Security fixes target the latest released version of authmail-relay on PyPI and the corresponding master branch. Older versions are not patched.

Note: this project was previously published on PyPI as hwan-email-service. The hwan-email-service distribution is retained on PyPI for historical installs and is not patched separately — security releases land on authmail-relay.

Please do not open a public GitHub issue for security-sensitive findings.

Report vulnerabilities privately via GitHub's Private Vulnerability Reporting for this repository.
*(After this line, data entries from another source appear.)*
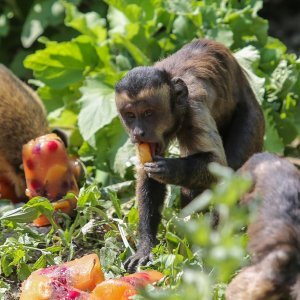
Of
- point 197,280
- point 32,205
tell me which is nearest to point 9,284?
point 32,205

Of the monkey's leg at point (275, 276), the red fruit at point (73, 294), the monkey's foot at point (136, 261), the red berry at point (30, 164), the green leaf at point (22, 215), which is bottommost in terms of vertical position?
the monkey's foot at point (136, 261)

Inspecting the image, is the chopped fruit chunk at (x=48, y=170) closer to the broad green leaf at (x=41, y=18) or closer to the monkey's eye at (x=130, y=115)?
the monkey's eye at (x=130, y=115)

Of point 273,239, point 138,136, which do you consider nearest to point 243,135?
point 138,136

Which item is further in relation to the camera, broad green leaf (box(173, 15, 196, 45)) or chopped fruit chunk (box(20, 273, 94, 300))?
broad green leaf (box(173, 15, 196, 45))

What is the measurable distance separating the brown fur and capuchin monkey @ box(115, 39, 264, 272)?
1.50 m

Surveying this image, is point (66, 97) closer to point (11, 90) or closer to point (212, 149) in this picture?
point (11, 90)

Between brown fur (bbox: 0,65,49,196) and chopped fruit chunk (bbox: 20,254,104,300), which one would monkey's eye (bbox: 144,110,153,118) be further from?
brown fur (bbox: 0,65,49,196)

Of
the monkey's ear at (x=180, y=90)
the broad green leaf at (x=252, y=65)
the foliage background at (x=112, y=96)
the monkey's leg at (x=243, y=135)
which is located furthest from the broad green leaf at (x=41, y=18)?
the monkey's ear at (x=180, y=90)

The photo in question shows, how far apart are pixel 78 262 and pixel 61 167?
1.55 meters

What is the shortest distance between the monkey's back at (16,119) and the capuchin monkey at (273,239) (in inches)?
138

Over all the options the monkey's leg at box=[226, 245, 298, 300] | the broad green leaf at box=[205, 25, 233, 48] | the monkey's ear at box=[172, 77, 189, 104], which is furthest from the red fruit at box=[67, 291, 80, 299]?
the broad green leaf at box=[205, 25, 233, 48]

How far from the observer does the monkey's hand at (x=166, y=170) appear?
5.70 meters

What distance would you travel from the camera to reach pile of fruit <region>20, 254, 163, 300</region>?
190 inches

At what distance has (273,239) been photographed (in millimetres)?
4008
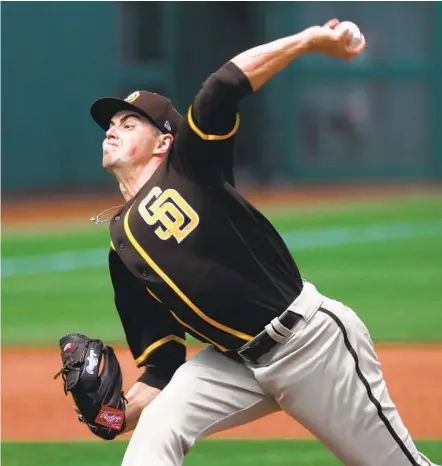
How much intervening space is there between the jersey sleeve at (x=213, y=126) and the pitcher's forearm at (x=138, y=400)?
0.86 m

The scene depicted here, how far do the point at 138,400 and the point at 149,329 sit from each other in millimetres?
260

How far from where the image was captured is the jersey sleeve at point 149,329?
432 centimetres

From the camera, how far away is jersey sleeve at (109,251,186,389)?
4.32 m

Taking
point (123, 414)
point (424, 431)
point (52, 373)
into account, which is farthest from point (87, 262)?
point (123, 414)

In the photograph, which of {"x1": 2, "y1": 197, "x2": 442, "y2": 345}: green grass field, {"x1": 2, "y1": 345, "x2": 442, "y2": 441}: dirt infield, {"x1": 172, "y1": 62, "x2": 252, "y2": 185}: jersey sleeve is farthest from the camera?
{"x1": 2, "y1": 197, "x2": 442, "y2": 345}: green grass field

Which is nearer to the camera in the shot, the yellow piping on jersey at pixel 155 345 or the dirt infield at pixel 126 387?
the yellow piping on jersey at pixel 155 345

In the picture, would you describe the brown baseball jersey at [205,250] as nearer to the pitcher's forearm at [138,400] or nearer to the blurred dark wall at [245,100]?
the pitcher's forearm at [138,400]

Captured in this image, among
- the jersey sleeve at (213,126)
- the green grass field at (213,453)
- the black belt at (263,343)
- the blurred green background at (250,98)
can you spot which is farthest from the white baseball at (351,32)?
the blurred green background at (250,98)

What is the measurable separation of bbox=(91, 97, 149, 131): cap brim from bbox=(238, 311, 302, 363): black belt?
85 cm

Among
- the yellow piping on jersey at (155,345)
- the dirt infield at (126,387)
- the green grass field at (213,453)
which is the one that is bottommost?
the dirt infield at (126,387)

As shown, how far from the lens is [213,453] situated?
19.7 feet

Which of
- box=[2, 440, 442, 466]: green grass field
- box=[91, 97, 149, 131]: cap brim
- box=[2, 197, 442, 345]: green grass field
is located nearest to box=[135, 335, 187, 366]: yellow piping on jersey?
box=[91, 97, 149, 131]: cap brim

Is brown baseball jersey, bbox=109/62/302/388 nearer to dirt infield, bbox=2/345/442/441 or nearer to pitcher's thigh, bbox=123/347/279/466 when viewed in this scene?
pitcher's thigh, bbox=123/347/279/466

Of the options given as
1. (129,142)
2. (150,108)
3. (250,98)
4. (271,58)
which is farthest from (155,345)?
(250,98)
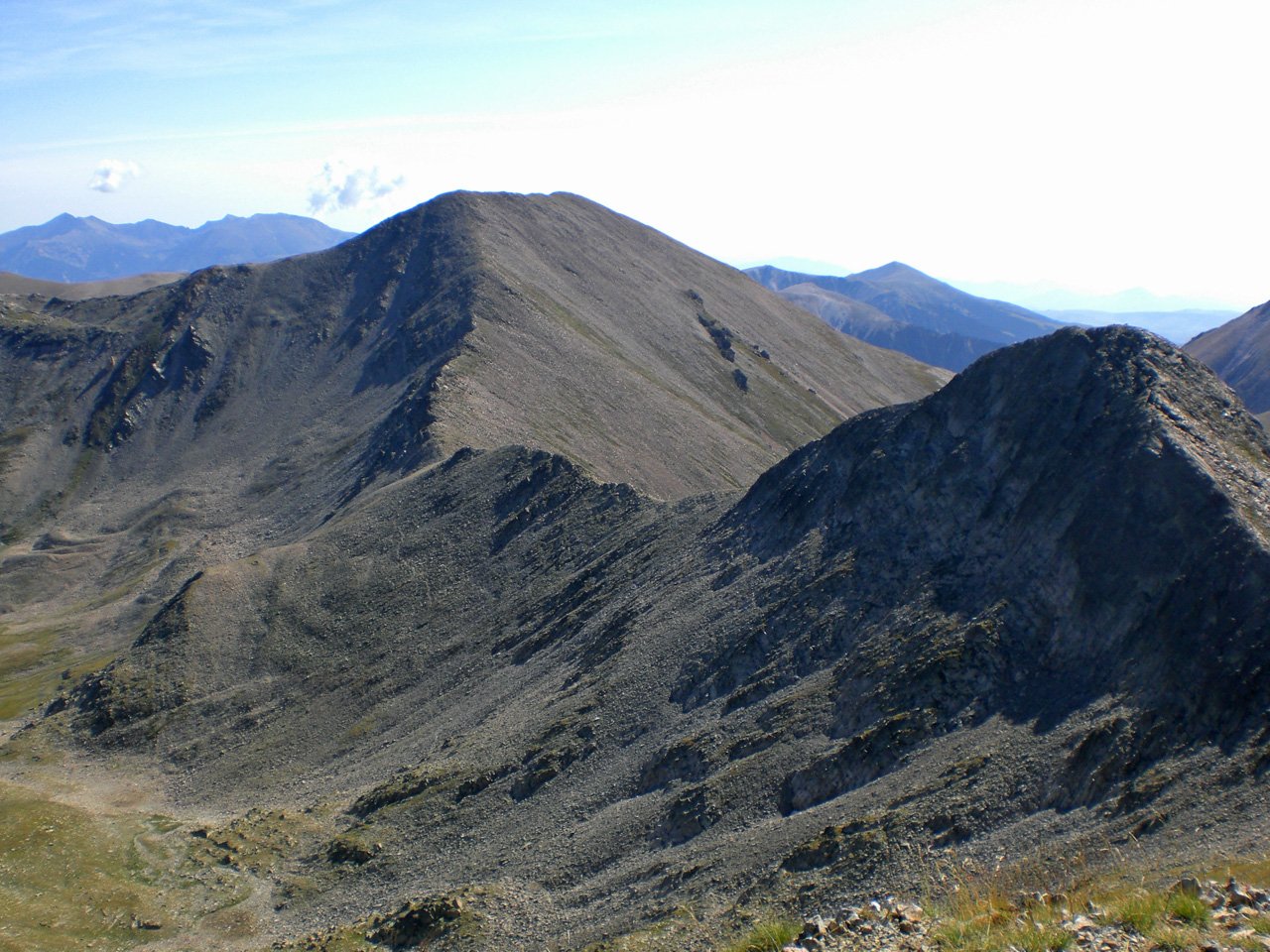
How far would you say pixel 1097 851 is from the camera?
983 inches

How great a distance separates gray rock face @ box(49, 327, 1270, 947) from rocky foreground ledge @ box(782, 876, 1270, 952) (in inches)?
294

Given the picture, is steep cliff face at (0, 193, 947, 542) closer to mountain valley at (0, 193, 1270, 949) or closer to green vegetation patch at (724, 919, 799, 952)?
mountain valley at (0, 193, 1270, 949)

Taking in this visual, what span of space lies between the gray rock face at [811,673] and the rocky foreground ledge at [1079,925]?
7.48 meters

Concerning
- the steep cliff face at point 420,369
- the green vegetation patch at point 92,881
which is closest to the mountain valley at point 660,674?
the green vegetation patch at point 92,881

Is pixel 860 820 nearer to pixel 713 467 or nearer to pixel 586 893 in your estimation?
pixel 586 893

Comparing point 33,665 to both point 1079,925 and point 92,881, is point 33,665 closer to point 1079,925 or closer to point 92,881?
point 92,881

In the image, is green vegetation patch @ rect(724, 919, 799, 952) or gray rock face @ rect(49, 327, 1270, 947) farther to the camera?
gray rock face @ rect(49, 327, 1270, 947)

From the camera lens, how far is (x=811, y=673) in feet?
138

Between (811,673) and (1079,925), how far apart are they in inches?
996

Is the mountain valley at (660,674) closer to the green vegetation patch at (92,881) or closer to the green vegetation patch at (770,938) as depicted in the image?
the green vegetation patch at (92,881)

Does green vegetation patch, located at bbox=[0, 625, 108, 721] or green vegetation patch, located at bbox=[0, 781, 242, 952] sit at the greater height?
green vegetation patch, located at bbox=[0, 781, 242, 952]

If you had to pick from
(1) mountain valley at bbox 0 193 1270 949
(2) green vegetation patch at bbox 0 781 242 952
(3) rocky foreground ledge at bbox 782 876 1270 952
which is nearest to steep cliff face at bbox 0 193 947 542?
(1) mountain valley at bbox 0 193 1270 949

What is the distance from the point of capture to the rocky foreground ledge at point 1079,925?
622 inches

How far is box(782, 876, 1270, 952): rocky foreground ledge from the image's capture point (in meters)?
15.8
This routes the report directly to the maintainers and keeps exploit details out of public view until a fix is ready.

If for any reason private reporting is unavailable, open a minimal public issue that asks for a private maintainer contact channel — but do not include exploit details, secrets, proof-of-concept payloads, production URLs, or affected deployment specifics in that issue.

• Affected version or commit SHA
• Deployment mode (library, HTTP service, Docker)
• Impact and any attack preconditions (network position, prior auth, etc.)
• Minimal reproduction steps or proof-of-concept
• Whether SMTP credentials, API keys, or webhook receivers could be exposed

• Maintainers aim to acknowledge valid private reports within 7 days.
• We coordinate a fix or mitigation with the reporter before public disclosure.
• We ask reporters to give us a reasonable window (typically 30–90 days depending on severity) before publishing details.

Out-of-scope: theoretical issues without a reproducible impact, social engineering of maintainers, and findings against deployments you do not own.